(Scraped caption text data)
§ §
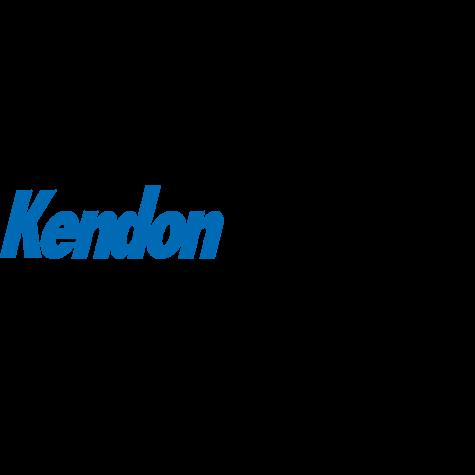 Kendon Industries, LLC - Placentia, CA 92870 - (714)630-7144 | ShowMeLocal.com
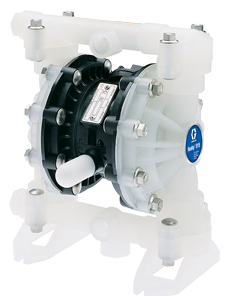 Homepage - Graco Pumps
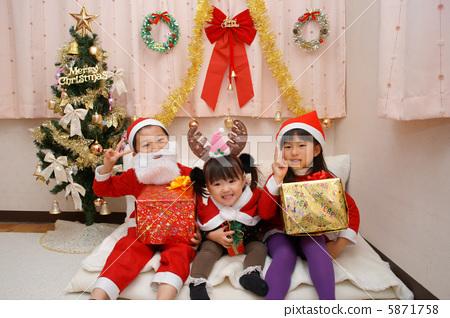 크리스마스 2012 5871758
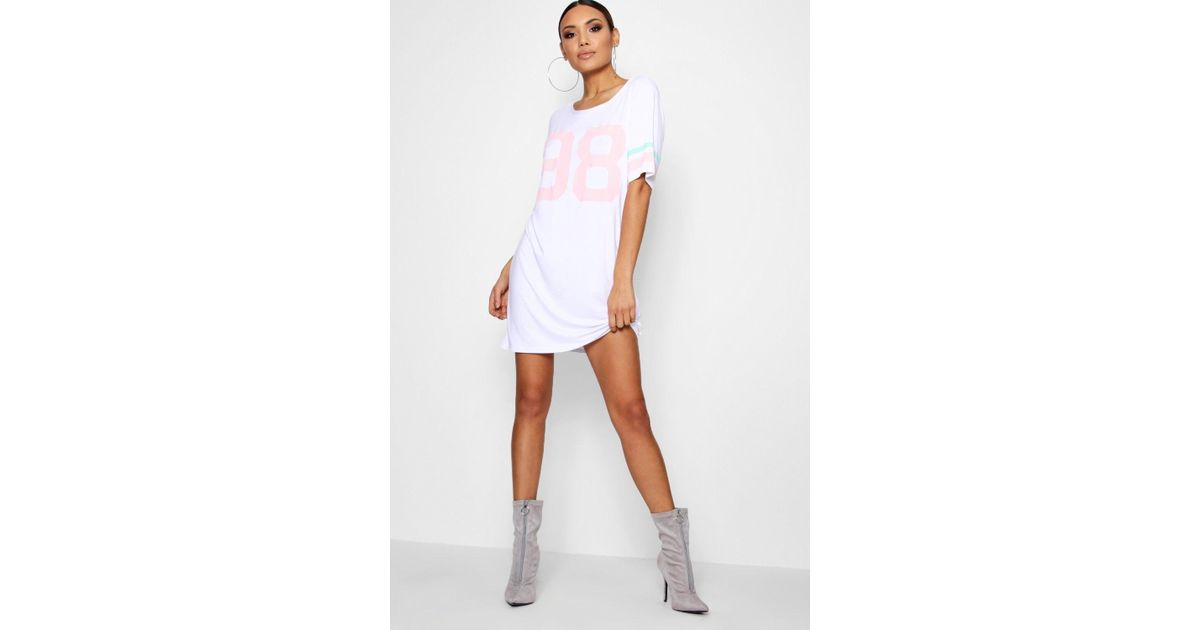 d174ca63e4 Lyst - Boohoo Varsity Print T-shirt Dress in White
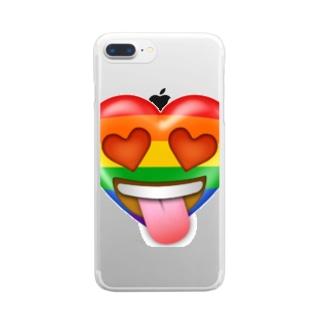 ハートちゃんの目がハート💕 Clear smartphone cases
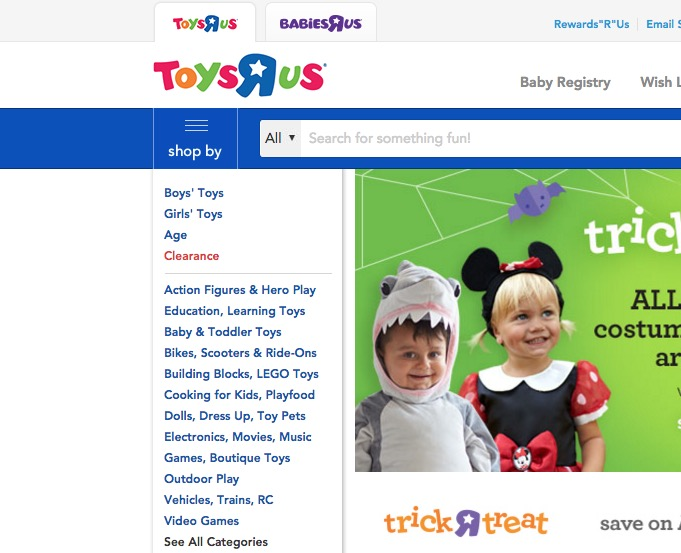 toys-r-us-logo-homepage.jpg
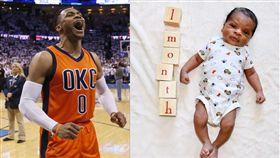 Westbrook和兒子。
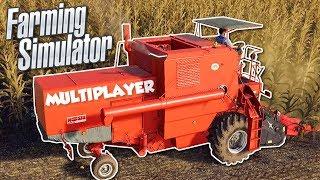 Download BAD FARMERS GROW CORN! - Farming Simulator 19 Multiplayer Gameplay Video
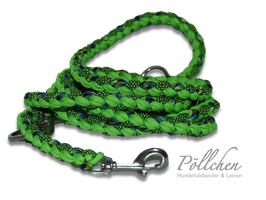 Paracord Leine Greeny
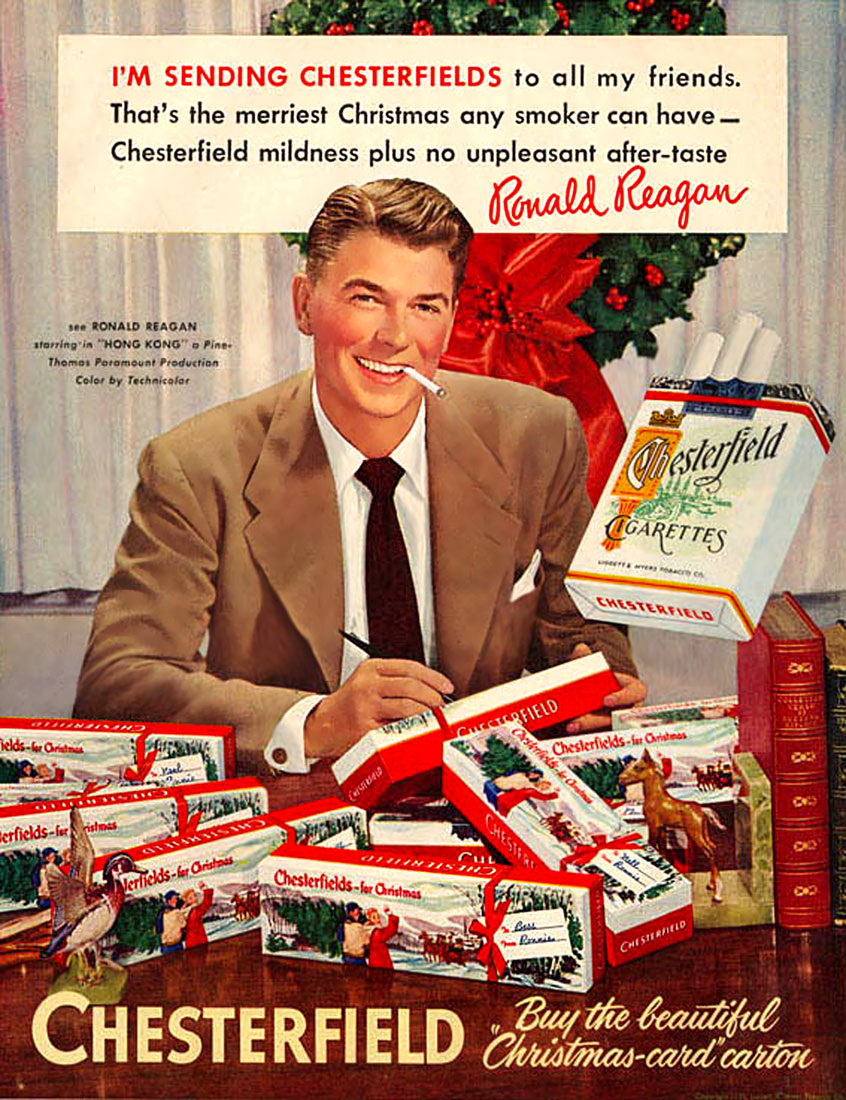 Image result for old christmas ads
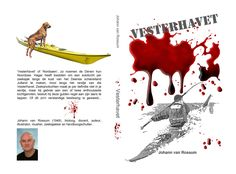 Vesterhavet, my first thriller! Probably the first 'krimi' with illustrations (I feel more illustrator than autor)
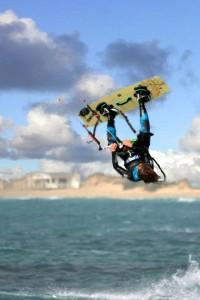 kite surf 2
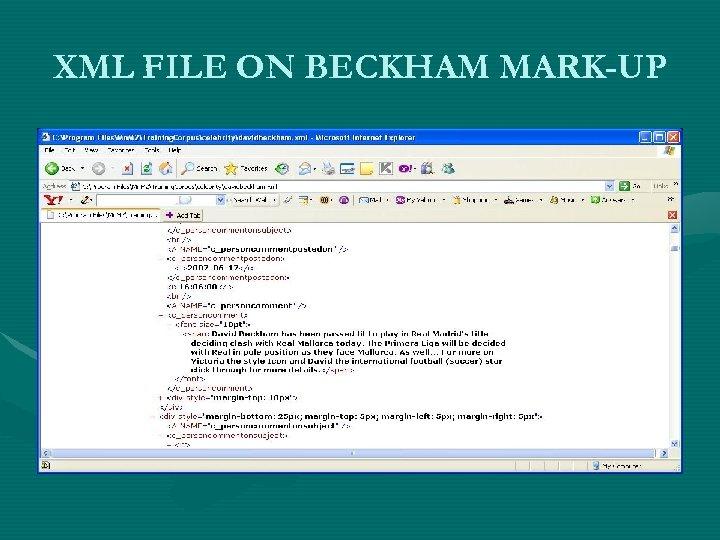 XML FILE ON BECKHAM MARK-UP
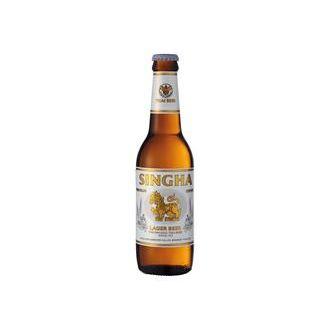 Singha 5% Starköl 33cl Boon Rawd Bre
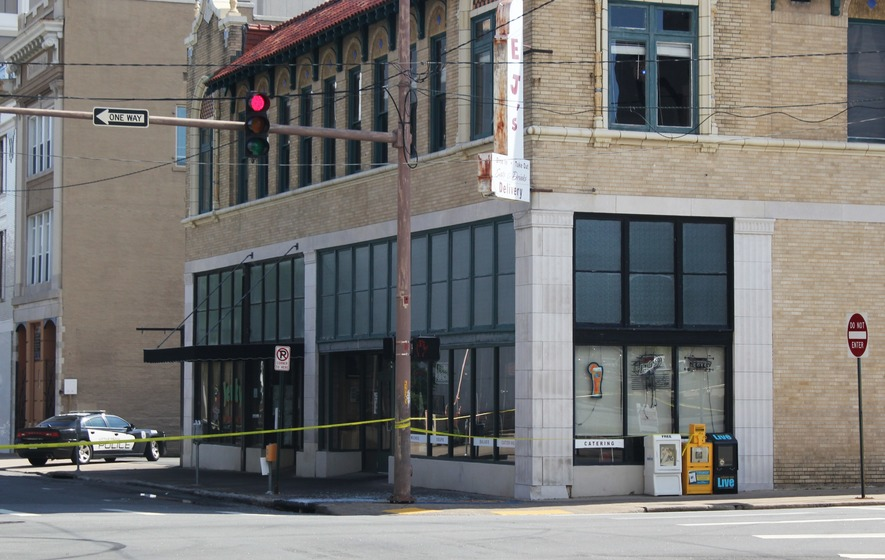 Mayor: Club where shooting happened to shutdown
§ §
## YOUR GOAL
Above are the records; copy them exactly without the pictures.

## SOLVED EXERCISE
 Kendon Industries, LLC - Placentia, CA 92870 - (714)630-7144 | ShowMeLocal.com
 Homepage - Graco Pumps
 크리스마스 2012 5871758
 d174ca63e4 Lyst - Boohoo Varsity Print T-shirt Dress in White
 ハートちゃんの目がハート💕 Clear smartphone cases
 toys-r-us-logo-homepage.jpg
 Westbrook和兒子。
 Download BAD FARMERS GROW CORN! - Farming Simulator 19 Multiplayer Gameplay Video
 Paracord Leine Greeny
 Image result for old christmas ads
 Vesterhavet, my first thriller! Probably the first 'krimi' with illustrations (I feel more illustrator than autor)
 kite surf 2
 XML FILE ON BECKHAM MARK-UP
 Singha 5% Starköl 33cl Boon Rawd Bre
 Mayor: Club where shooting happened to shutdown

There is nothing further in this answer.